_TASK STATEMENT_
All pictures must be left out as you transcribe the lines from the first line of the data to the line containing "Vector Extrema、Greedy Matching、Embedding", both included.

_DATA_
Start of Block
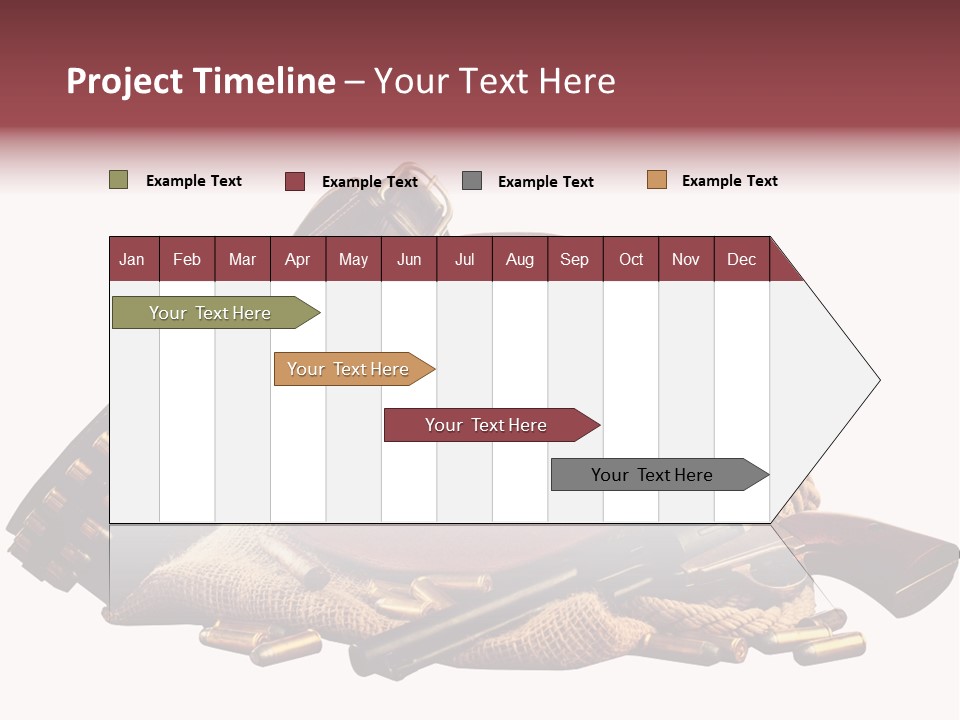 Project Timeline – Your Text Here

Example Text
Example Text
Example Text
Example Text

| Jan | Feb | Mar | Apr | May | Jun | Jul | Aug | Sep | Oct | Nov | Dec |
|---|---|---|---|---|---|---|---|---|---|---|---|

Your Text Here

Your Text Here

Your Text Here

Your Text Here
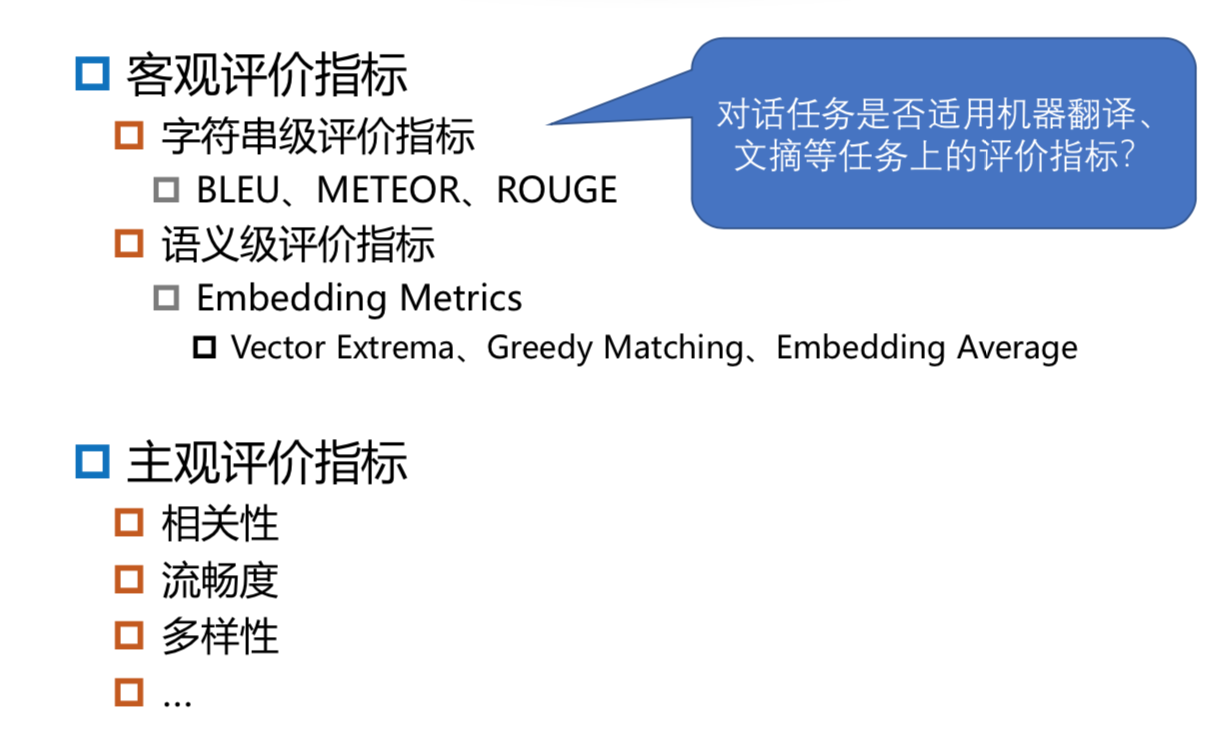 客观评价指标

字符串级评价指标

BLEU、METEOR、ROUGE

语义级评价指标

Embedding Metrics

Vector Extrema、Greedy Matching、Embedding Average

对话任务是否适用机器翻译、文摘等任务上的评价指标?

主观评价指标

相关性

流畅度

多样性

...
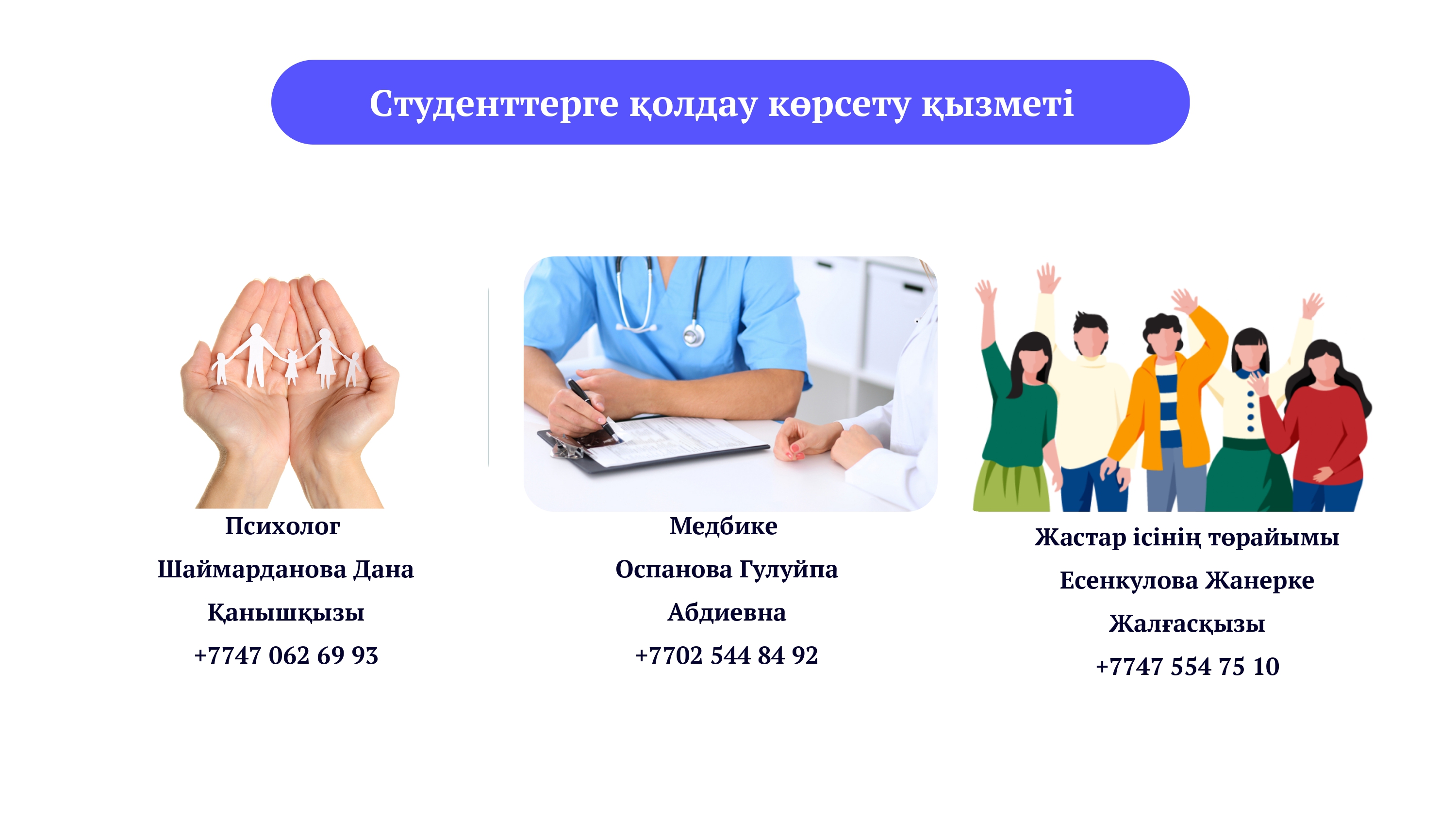 Студенттерге қолдау көрсету қызметі

Психолог

Шаймарданова Дана

Қанышқызы

+7747 062 69 93

Медбике

Оспанова Гулуйпа

Абдиевна

+7702 544 84 92

Жастар ісінің төрайымы

Есенкулова Жанерке

Жалғасқызы

+7747 554 75 10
End of Block
_ANSWER TO THE EXERCISE_
 Project Timeline – Your Text Here

Example Text
Example Text
Example Text
Example Text

| Jan | Feb | Mar | Apr | May | Jun | Jul | Aug | Sep | Oct | Nov | Dec |
|---|---|---|---|---|---|---|---|---|---|---|---|

Your Text Here

Your Text Here

Your Text Here

Your Text Here
 客观评价指标

字符串级评价指标

BLEU、METEOR、ROUGE

语义级评价指标

Embedding Metrics

Vector Extrema、Greedy Matching、Embedding Average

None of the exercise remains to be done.